→ Task requirements:
[A] In the text on the multi-granular cache directory scheme, what percentage of lines that can be exempted from region invalidation can, on average, be inferred from the L1 coherence state?
[B] Write out the stretch of the cache directory text from "Upon the eviction" through "inferred this way.", word for word.
[C] Extend the text on the multi-granular cache directory scheme by writing what comes next after its final sentence.

→ Document text:
● ● ● ● ●
Fig. 7. Address fields of region and line entries.



Fig. 8. Search of directory entry with multi-granular scheme.

When an L1 cache miss is serviced, we may find a region entry to the line and at the same time no data in the L2 cache since we do not maintain L2-L1 inclusivity. In this case, if the region entry is in shared state, we do not have a high confidence any node on the sharers list actually has the line: Intuitively, the L2 cache has a much larger capacity and is thus unlikely to evict a line still in some L1 cache. (We found through simulations that in those cases there is only a small chance -2.4% on average – that *some* L1 cache actually has the data on-chip.) For simplicity, we go off-chip for the data. Of course, if the region entry is in modified state, we will forward the request to the owner node first. We also check the sharers first if the line is tracked by a line entry.

Upon the eviction of a region entry from the directory cache, we need to inform all the sharers to invalidate those lines in the region that are not tracked by line entries. In this paper, for simplicity, we infer from the coherence state at the L1 level which lines must have line entries already and therefore need not be invalidated. We compare the coherence state of the line in L1 cache to that of the region to be invalidated. If they are incompatible, then the line must have been tracked by a line entry. For example, if the region is in modified state and the line is in shared state. Clearly, these lines are only a subset of those that can be exempted from invalidation. We found that on average 85% of lines that can be exempted from region invalidation can be inferred this way.
● ● ● ● ●
→ Data supplied:
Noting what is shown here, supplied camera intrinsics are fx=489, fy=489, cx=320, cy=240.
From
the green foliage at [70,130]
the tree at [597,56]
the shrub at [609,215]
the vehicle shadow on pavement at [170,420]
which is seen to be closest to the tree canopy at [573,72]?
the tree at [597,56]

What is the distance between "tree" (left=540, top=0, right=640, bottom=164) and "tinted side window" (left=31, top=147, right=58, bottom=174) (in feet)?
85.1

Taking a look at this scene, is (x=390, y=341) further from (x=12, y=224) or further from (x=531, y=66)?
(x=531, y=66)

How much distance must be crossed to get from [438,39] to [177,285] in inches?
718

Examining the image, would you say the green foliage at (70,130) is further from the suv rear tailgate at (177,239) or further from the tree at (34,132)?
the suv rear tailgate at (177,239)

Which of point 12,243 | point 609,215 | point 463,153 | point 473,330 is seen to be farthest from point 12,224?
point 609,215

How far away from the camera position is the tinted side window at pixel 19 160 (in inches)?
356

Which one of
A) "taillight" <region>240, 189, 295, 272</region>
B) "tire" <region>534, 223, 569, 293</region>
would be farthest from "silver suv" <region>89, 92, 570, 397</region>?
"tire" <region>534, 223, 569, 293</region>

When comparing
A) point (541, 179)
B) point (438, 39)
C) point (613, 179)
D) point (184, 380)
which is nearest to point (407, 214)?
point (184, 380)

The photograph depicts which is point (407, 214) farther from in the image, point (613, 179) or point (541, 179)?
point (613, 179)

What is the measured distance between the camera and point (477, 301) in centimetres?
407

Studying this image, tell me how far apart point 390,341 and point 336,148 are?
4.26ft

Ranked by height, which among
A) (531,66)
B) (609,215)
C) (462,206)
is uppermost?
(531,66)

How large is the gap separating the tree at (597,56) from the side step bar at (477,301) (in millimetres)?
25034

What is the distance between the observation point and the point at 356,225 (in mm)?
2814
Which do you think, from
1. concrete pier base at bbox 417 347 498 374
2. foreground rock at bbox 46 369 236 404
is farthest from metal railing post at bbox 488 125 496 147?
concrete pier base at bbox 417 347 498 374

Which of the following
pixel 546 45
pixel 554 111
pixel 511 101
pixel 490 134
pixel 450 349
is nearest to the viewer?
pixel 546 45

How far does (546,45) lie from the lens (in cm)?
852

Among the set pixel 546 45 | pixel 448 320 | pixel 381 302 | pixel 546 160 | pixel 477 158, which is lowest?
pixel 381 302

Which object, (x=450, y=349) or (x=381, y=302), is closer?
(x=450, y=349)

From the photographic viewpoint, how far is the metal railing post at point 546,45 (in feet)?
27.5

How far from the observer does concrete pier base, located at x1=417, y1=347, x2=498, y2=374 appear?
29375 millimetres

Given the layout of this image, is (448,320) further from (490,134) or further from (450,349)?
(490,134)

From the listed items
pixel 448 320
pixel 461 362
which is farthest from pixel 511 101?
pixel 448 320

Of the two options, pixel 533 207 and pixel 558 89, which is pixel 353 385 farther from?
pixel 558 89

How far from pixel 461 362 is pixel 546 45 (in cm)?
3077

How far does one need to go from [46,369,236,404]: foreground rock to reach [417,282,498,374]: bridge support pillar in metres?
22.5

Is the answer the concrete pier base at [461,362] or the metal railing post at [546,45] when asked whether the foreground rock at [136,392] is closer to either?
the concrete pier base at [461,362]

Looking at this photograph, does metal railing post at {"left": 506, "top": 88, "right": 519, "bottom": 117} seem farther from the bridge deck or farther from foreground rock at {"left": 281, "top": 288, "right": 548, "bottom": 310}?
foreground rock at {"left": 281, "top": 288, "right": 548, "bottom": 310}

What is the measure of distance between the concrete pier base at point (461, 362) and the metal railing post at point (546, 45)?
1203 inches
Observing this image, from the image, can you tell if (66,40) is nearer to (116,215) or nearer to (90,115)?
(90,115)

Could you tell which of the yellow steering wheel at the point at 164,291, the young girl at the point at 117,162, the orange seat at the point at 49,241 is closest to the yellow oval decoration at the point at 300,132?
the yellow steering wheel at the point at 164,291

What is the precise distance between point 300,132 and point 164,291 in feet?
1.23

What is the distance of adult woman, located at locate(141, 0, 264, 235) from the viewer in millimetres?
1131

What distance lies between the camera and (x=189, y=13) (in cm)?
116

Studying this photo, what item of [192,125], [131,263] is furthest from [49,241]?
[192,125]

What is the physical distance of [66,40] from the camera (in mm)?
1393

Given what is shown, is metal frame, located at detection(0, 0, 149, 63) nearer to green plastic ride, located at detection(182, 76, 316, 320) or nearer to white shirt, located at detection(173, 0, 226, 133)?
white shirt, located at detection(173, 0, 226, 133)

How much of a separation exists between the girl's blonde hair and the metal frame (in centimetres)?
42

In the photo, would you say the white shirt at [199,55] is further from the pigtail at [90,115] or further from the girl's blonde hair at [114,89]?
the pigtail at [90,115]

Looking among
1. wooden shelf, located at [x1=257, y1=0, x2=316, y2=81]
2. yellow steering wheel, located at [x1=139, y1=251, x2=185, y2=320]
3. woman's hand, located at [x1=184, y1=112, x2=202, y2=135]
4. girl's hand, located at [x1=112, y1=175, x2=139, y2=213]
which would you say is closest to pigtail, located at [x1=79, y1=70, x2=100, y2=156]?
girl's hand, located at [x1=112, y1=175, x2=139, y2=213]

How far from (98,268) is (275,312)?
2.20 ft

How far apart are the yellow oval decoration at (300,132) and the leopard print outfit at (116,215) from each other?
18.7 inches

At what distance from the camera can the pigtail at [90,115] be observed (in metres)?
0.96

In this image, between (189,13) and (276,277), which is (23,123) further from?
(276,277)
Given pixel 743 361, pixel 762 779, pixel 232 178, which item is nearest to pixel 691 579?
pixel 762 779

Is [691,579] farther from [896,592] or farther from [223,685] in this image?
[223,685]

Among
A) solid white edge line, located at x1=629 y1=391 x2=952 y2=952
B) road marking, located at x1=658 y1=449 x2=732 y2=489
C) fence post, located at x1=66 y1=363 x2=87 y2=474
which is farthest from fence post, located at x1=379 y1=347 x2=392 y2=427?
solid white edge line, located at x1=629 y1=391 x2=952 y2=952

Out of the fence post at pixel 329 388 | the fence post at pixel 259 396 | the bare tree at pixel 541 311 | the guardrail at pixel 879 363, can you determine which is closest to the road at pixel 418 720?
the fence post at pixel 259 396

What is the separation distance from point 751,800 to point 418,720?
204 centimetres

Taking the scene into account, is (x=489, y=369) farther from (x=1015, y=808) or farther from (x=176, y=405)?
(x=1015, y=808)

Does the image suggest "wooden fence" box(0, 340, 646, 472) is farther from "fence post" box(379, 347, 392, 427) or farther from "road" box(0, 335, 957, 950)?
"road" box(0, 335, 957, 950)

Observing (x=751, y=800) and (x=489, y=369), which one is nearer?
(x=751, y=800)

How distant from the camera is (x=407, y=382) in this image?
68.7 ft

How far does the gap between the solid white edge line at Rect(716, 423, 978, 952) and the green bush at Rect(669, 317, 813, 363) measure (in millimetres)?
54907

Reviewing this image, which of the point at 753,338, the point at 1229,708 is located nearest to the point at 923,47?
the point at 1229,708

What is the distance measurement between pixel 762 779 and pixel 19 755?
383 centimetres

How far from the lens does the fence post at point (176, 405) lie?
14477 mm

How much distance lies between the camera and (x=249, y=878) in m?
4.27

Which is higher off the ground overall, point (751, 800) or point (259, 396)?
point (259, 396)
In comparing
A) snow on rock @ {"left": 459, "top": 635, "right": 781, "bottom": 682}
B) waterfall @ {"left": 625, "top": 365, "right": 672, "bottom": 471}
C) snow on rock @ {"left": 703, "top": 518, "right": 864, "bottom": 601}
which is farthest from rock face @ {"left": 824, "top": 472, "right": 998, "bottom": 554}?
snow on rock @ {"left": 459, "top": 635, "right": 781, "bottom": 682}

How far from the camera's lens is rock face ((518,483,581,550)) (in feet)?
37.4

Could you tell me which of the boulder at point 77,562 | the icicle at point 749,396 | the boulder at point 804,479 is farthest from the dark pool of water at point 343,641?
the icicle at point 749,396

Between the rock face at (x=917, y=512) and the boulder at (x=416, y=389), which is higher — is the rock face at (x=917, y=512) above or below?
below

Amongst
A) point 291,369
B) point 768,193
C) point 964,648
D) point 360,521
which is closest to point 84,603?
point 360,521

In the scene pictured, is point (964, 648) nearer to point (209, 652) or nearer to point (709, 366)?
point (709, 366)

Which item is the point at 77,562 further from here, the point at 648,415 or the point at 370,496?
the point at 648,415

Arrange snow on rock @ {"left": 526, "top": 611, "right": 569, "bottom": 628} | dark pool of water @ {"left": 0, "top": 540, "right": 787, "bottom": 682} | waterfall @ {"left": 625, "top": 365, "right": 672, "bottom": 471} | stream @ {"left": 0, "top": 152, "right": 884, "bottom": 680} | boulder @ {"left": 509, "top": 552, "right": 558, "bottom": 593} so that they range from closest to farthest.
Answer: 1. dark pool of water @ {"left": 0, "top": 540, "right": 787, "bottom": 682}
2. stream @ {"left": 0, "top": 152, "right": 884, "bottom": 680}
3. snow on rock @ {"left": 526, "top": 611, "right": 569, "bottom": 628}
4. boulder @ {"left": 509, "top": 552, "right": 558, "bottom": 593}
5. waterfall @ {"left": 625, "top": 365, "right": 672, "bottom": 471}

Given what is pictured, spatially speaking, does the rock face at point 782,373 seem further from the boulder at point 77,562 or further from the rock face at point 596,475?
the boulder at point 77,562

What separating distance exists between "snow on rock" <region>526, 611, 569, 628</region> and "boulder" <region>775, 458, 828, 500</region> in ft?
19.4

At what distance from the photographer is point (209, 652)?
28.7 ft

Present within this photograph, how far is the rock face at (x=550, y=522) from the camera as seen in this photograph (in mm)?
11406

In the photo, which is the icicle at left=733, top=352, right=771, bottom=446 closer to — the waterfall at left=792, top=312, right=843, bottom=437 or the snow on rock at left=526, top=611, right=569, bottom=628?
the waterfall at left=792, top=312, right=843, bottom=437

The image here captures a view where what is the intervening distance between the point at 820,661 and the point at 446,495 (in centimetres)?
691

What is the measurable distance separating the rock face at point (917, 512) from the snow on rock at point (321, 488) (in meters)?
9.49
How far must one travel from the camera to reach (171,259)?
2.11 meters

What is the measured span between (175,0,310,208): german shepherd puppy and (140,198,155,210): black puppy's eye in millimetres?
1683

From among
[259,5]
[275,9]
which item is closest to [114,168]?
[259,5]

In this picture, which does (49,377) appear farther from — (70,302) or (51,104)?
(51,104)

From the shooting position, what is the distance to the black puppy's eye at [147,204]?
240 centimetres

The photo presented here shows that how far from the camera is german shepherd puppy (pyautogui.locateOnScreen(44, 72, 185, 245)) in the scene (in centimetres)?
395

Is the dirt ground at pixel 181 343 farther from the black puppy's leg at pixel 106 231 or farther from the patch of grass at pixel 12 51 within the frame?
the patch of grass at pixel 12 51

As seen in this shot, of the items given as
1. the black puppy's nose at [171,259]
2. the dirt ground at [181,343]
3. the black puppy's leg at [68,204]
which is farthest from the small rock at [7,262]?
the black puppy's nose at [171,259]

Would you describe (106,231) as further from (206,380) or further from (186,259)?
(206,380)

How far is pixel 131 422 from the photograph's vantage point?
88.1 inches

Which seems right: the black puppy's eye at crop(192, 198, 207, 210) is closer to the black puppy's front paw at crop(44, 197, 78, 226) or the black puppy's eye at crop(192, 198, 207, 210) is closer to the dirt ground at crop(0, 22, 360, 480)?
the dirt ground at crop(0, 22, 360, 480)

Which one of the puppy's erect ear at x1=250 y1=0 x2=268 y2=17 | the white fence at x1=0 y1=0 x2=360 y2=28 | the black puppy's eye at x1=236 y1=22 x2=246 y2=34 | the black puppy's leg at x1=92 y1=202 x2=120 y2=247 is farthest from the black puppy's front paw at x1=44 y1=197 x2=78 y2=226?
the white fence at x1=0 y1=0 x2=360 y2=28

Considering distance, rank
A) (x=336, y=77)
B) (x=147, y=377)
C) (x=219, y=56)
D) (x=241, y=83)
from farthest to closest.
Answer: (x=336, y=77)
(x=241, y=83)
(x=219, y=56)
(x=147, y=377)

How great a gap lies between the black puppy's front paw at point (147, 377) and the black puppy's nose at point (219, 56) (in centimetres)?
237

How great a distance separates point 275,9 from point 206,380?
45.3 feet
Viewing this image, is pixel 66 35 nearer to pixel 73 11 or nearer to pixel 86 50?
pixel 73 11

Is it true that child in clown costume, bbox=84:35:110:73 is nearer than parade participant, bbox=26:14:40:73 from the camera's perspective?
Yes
● ● ● ● ●
→ Answers for the tasks:
[A] 85%

[B]
Upon the eviction of a region entry from the directory cache, we need to inform all the sharers to invalidate those lines in the region that are not tracked by line entries. In this paper, for simplicity, we infer from the coherence state at the L1 level which lines must have line entries already and therefore need not be invalidated. We compare the coherence state of the line in L1 cache to that of the region to be invalidated. If they are incompatible, then the line must have been tracked by a line entry. For example, if the region is in modified state and the line is in shared state. Clearly, these lines are only a subset of those that can be exempted from invalidation. We found that on average 85% of lines that can be exempted from region invalidation can be inferred this way.

[C]
### D. Combinations

The two techniques described can be combined together or with other space-saving techniques in a rather straightforward manner. For instance, in multi-granular tracking the sharers list can be implemented in either pointer or vector format as in hybrid representation. As another example, the vector entries in hybrid representation can also be replaced by a few pointers as in [9]. In some cases, applying multiple techniques working on the same source of storage inefficiency quickly reaches diminishing returns. The techniques can be contrasted based on cost benefit ratio. Section IV contains some quantitative analysis.

# IV. EXPERIMENTAL ANALYSIS

We analyze in detail hybrid representation (Sec. IV-B) and multi-granular tracking (Sec. IV-C) in isolation as well as in conjunction (Sec. IV-D).

## A. Experimental Setup

Our quantitative analyses are performed using an extensively modified version of SimpleScalar [6]. We use wattch [5] and orion 2.0 [20] for power analysis. The execution-driven simulator models in great detail the cache coherence substrate using a MESI protocol, the processor microarchitecture, the communication substrate and the energy consumption of 16way and 64-way CMP. The system parameters are summarized in Table III.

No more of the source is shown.